Particularly noteworthy is the performance of Ioniq. Solid demand has been provided in the Korean market, but the retail sales data in Europe for October show only 3,262 units, and Hyundai’s export data is gradually shifting to customer deliveries. Sales in the United States have not yet started, and we believe that this vehicle will also perform well in the US market.
The performance of Kia EV6 is also impressive, as shown in the chart below. Personally, I think the joint strategy between Hyundai and Kia is very good.
Hyundai’s Battery Technology Roadmap
According to a report from the Korean website TheElec, Hyundai Motor has started using lithium iron phosphate (LFP) batteries in engineering development and is launching them in Europe and North America faster than other traditional automakers.

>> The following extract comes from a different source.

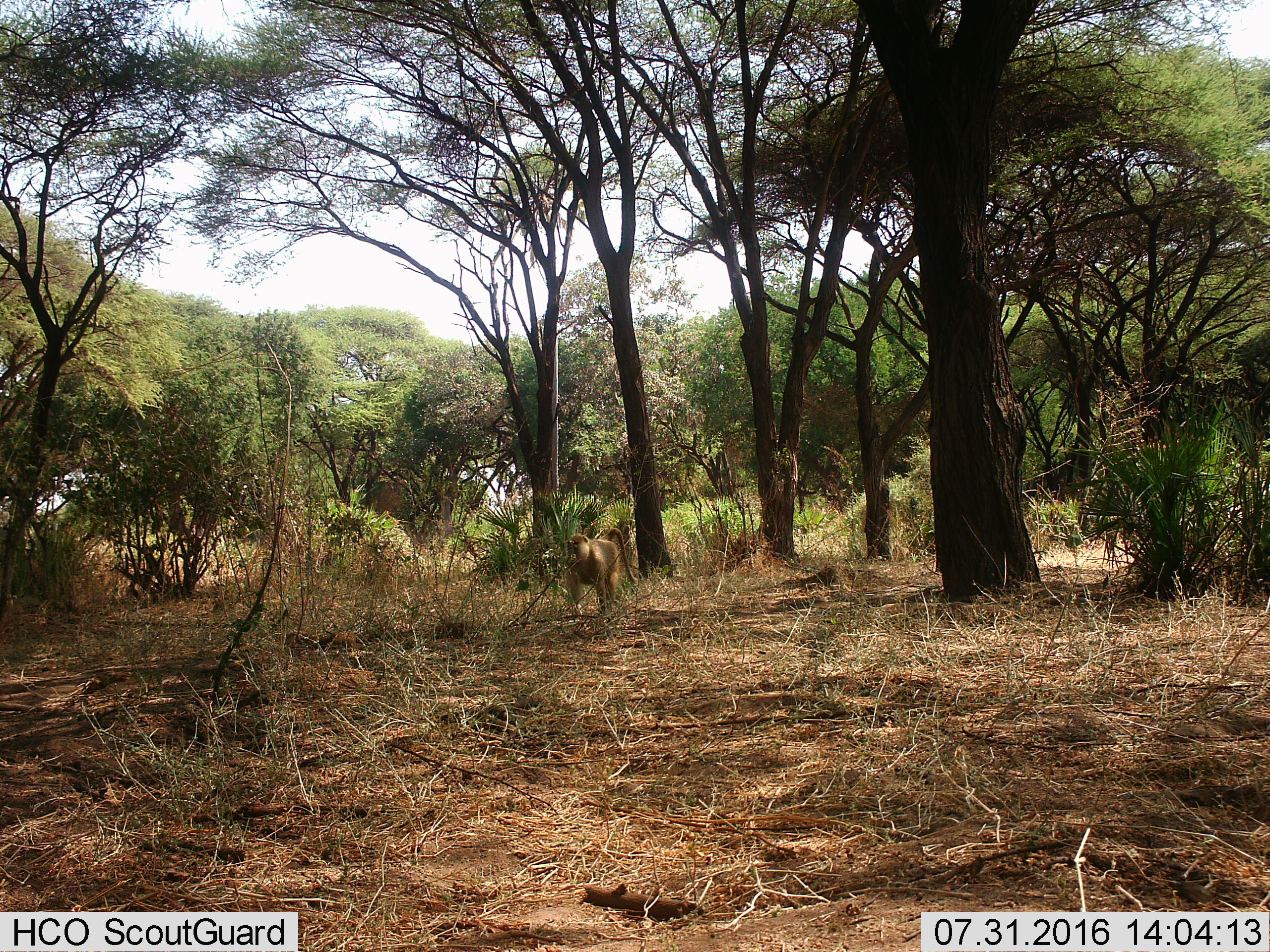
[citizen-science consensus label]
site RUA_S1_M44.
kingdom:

Hyundai started developing LFP batteries as an entry-level and low-cost option for electric vehicles sold in Korea and around the world in the first half of 2021, with the main development work being carried out at the Korean research center.
Note: Hyundai Motor Company in China will soon adopt LFP batteries, which are supplied by CATL. Hyundai also uses LFP batteries from CATL for NCM batteries.
There is an interesting time node here: BYD may provide LFP batteries to Hyundai starting in 2023. Looking at this point in time, the year 2023 is a watershed moment in the supply agreement.
As far as Hyundai Motor’s overall situation is concerned, it currently uses batteries from SK Innovation and LG Energy Solution.
The 800V battery series (the first batch of EMP platforms such as Ioniq 5 and EV6) all use batteries from SK Innovation. The batteries in the Kona EV are supplied by two Korean battery manufacturers, SK Innovation and LG.
At present, several South Korean battery companies, including LG Energy Solution, are developing their own LFP battery technology, and SK On is also considering development.
In summary, Hyundai Motor Company is expected to exceed 20,000 new energy vehicles per month next month, and the Hyundai-Kia group is expected to exceed 30,000 per month, with the number possibly increasing to above 50,000 next year due to the high demand in the US market. It should be noted that Hyundai-Kia will not have a significant presence in China, mainly focusing on the domestic Korean and European markets.